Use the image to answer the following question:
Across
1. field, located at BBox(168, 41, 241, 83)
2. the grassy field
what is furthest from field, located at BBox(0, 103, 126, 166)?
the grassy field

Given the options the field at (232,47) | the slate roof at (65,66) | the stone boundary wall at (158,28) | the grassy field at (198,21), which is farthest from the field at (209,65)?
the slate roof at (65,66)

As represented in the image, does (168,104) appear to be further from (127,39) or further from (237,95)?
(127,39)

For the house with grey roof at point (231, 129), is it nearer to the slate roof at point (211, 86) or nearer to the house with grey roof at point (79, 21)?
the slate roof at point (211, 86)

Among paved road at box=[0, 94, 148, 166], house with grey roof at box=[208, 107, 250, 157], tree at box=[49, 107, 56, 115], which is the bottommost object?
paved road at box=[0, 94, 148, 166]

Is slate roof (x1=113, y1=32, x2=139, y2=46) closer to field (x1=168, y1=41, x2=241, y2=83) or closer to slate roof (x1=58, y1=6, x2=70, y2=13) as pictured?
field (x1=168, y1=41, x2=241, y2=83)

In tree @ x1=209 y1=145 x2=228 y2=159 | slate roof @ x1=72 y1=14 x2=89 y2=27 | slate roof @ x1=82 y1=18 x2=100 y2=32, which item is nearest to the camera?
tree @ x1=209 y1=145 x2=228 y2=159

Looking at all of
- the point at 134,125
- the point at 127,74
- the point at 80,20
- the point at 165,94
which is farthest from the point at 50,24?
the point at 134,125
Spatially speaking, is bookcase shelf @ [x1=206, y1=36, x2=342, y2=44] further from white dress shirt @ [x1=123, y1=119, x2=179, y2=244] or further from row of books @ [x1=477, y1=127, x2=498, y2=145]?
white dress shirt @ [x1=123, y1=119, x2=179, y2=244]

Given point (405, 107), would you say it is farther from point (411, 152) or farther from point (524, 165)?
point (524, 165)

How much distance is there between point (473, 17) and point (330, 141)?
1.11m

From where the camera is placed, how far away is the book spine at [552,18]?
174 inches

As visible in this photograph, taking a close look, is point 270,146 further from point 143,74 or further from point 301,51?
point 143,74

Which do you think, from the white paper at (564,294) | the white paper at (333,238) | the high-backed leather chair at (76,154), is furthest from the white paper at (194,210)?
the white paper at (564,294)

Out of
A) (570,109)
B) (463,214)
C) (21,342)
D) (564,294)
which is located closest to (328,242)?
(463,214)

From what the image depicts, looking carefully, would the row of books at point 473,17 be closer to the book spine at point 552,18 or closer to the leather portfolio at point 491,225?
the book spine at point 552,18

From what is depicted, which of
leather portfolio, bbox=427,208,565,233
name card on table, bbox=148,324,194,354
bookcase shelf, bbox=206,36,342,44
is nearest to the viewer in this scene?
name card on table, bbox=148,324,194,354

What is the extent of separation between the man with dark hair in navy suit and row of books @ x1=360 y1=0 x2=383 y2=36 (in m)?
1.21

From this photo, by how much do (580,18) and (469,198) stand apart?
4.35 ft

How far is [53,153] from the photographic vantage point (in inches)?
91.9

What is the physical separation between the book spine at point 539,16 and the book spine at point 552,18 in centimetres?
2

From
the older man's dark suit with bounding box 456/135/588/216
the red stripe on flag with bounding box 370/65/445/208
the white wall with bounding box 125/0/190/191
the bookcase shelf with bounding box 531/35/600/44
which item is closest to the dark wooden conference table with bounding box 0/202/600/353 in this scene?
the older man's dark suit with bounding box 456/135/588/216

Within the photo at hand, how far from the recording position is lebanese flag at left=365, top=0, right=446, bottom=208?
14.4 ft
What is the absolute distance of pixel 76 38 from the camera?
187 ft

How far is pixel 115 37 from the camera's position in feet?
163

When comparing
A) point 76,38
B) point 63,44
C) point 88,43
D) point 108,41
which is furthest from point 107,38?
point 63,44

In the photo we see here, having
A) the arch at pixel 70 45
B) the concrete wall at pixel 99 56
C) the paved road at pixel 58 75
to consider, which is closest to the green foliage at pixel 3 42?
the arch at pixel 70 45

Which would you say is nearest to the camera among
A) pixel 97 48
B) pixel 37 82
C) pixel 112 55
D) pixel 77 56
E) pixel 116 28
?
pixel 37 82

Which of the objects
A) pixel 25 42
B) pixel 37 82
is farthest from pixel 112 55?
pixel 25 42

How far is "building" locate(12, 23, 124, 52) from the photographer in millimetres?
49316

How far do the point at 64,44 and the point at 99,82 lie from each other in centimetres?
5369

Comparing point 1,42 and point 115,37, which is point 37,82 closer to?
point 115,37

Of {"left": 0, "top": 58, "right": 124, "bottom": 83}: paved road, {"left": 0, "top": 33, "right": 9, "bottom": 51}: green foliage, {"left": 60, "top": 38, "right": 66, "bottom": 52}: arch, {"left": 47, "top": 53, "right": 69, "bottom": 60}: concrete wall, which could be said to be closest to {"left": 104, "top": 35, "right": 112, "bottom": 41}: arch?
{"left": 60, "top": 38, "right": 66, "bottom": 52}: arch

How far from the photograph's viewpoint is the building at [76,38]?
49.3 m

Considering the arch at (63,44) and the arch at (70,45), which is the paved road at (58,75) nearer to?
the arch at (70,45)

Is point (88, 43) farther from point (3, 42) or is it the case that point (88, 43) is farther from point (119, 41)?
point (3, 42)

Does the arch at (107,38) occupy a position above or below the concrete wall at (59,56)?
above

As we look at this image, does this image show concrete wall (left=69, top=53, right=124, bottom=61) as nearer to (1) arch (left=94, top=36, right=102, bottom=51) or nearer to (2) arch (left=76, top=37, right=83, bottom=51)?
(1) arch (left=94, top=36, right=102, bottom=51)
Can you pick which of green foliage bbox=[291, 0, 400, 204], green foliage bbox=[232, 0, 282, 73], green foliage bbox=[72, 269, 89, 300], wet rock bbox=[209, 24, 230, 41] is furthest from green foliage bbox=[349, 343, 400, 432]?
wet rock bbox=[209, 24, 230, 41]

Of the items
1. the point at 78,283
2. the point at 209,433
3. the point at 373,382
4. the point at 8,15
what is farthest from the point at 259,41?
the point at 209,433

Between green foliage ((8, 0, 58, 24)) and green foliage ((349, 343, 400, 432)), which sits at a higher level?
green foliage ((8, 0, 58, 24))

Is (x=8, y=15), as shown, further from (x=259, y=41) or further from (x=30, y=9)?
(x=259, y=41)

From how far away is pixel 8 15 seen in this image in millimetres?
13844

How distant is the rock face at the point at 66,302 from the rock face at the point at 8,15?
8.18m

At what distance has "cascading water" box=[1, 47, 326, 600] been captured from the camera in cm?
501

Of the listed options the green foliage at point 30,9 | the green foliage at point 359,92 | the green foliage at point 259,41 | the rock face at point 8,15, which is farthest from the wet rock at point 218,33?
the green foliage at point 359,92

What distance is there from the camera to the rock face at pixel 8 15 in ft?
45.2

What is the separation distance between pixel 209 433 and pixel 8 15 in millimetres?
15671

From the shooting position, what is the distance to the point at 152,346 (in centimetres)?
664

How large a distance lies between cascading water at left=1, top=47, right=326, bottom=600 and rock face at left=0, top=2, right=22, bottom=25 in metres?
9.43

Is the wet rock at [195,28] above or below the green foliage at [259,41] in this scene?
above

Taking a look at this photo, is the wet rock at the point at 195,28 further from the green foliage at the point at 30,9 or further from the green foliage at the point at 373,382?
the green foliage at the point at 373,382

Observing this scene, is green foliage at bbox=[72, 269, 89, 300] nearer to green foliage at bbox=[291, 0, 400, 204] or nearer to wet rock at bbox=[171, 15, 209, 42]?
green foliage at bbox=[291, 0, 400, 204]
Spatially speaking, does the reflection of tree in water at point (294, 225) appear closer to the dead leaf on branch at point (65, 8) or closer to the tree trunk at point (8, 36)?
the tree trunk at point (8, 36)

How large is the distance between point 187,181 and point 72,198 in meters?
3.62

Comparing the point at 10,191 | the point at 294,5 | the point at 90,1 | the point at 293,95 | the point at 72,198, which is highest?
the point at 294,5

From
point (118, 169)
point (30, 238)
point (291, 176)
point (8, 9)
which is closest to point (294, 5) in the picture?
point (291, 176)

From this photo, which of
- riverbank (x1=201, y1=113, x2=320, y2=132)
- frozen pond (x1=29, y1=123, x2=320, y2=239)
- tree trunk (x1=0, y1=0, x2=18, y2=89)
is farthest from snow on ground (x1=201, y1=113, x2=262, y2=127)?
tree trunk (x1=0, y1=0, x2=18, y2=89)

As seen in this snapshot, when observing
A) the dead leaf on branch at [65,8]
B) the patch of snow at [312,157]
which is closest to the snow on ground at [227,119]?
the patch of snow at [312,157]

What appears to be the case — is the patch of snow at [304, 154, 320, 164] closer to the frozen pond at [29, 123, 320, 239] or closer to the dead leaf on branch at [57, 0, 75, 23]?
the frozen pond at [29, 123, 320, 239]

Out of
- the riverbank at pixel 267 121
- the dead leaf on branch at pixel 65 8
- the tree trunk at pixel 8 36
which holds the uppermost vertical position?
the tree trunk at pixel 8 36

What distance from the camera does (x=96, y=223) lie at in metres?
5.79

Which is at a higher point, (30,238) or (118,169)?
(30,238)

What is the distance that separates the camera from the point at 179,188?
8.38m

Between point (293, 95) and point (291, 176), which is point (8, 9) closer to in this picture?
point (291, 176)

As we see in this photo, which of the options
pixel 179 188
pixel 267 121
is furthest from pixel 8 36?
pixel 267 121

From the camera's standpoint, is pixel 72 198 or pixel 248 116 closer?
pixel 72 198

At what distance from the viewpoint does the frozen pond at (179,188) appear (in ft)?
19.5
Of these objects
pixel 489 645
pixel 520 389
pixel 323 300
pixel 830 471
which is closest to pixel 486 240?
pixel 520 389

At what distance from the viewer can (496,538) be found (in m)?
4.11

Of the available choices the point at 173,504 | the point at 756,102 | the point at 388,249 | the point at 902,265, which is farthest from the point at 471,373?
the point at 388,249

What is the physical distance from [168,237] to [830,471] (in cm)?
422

++++++++++

§ **Directive**
Give back the lines of the listing from the one with "What appears to" through the end, both included, exactly as written and with nothing added.

§ **Finished exercise**
What appears to be the case — is the patch of snow at [304, 154, 320, 164] closer to the frozen pond at [29, 123, 320, 239] or closer to the dead leaf on branch at [57, 0, 75, 23]?
the frozen pond at [29, 123, 320, 239]

Out of
- the riverbank at pixel 267 121
- the dead leaf on branch at pixel 65 8
- the tree trunk at pixel 8 36
which holds the uppermost vertical position?
the tree trunk at pixel 8 36

What distance from the camera does (x=96, y=223) lie at in metres?
5.79

Which is at a higher point, (30,238) or (118,169)?
(30,238)

What is the distance that separates the camera from the point at 179,188?
8.38m

Between point (293, 95) and point (291, 176), which is point (8, 9) closer to in this picture?
point (291, 176)

As we see in this photo, which of the options
pixel 179 188
pixel 267 121
is furthest from pixel 8 36?
pixel 267 121

From the camera's standpoint, is pixel 72 198 or pixel 248 116 closer?
pixel 72 198

At what distance from the viewpoint does the frozen pond at (179,188) appear (in ft)?
19.5
Of these objects
pixel 489 645
pixel 520 389
pixel 323 300
pixel 830 471
which is closest to pixel 486 240?
pixel 520 389

At what distance from the viewer can (496,538) be found (in m)?
4.11

Of the available choices the point at 173,504 | the point at 756,102 | the point at 388,249 | the point at 902,265, which is farthest from the point at 471,373?
the point at 388,249

What is the physical distance from [168,237] to [830,471] (in cm)?
422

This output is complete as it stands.